_TASK DESCRIPTION_
Rewrite the listing below, replacing "dense foliage" with "thick foliage" everywhere it appears and keeping everything else the same. Leave the pictures out of your version.

_MATERIAL FOR THIS EXERCISE_
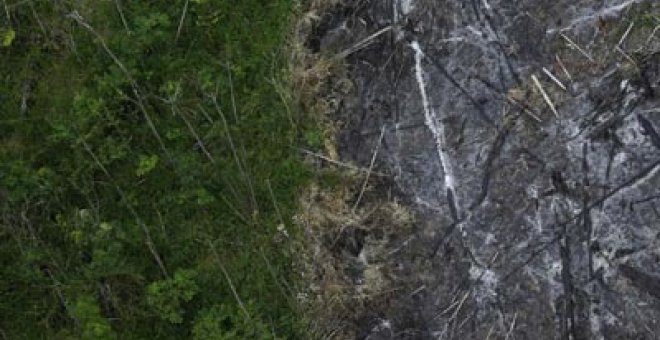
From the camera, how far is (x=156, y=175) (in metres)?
4.15

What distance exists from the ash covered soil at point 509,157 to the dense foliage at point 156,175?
14.5 inches

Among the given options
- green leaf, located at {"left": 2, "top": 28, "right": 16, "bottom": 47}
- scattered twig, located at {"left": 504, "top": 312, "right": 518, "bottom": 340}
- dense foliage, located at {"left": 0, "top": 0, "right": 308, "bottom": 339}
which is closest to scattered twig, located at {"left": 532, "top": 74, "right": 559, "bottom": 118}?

_FULL ANSWER_
From the camera, how far is (x=156, y=175) (in metres)?
4.15

What distance exists from the ash covered soil at point 509,157 to the thick foliage at point 156,175?
14.5 inches

Among the given options
- green leaf, located at {"left": 2, "top": 28, "right": 16, "bottom": 47}
- scattered twig, located at {"left": 504, "top": 312, "right": 518, "bottom": 340}
- thick foliage, located at {"left": 0, "top": 0, "right": 308, "bottom": 339}
which is closest to scattered twig, located at {"left": 532, "top": 74, "right": 559, "bottom": 118}?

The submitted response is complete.